Flexible simulation function allowing checkpointing

SimulateHisse(turnover.rates, eps.values, transition.rates, max.taxa=Inf, max.t=Inf, 
max.wall.time=Inf, x0, nstart=1, checkpoint.file=NULL, checkpoint.frequency=100, 
checkpoint.start.object=NULL, override.safeties=FALSE, mass.extinction.heights=c(),
mass.extinction.magnitudes=c())

Arguments

turnover.rates

a vector of turnover rates.

eps.values

a vector of extinction fractions.

transition.rates

a matrix of transition rates.

max.taxa

have the simulation stop at max.taxa surviving taxa.

max.t

have the simulation stop at max.t height (including stem).

max.wall.time

have the simulation stop at this many seconds of running.

x0

the starting state.

nstart

how many taxa you want to start from. Usual values are 1 (start with single lineage) or 2 (crown group).

checkpoint.file

if you want to save progress (so you can restart from last saved point) include the name of a file.

■ ■ ■ ■

» GOAL A
Can you reproduce the SimulateHisse reference word for word, beginning at the words "have the simulation stop at this" and stopping after "2 (crown group)."?
The rows below have no connection to the SimulateHisse reference.

» ENTRIES PROVIDED
■ ■ ■ ■

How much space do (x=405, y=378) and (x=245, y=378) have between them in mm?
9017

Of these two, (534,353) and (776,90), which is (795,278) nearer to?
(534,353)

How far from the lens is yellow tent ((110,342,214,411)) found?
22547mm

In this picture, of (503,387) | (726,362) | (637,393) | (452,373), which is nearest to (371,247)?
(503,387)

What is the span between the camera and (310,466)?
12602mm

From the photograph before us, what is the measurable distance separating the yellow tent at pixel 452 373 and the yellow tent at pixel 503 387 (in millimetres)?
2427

■ ■ ■ ■

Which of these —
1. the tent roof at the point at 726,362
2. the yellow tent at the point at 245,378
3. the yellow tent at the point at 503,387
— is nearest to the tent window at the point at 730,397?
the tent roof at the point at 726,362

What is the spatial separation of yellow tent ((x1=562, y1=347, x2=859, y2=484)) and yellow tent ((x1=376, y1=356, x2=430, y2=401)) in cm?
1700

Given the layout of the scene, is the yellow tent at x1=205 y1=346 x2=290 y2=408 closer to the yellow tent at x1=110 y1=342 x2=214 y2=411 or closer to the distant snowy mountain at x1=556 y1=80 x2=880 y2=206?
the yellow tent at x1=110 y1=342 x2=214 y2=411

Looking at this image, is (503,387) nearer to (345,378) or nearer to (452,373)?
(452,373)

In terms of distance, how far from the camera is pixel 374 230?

■ ■ ■ ■

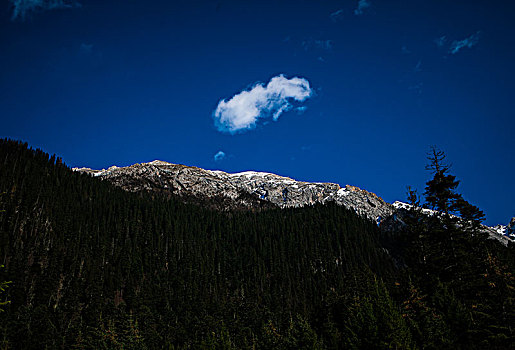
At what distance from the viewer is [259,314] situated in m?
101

■ ■ ■ ■

» GOAL B
Which lines in the rows contain the string "these"? Copy out each one.

» CORRECT ANSWER A
have the simulation stop at this many seconds of running.

x0

the starting state.

nstart

how many taxa you want to start from. Usual values are 1 (start with single lineage) or 2 (crown group).

» CORRECT ANSWER B
Of these two, (534,353) and (776,90), which is (795,278) nearer to?
Which of these —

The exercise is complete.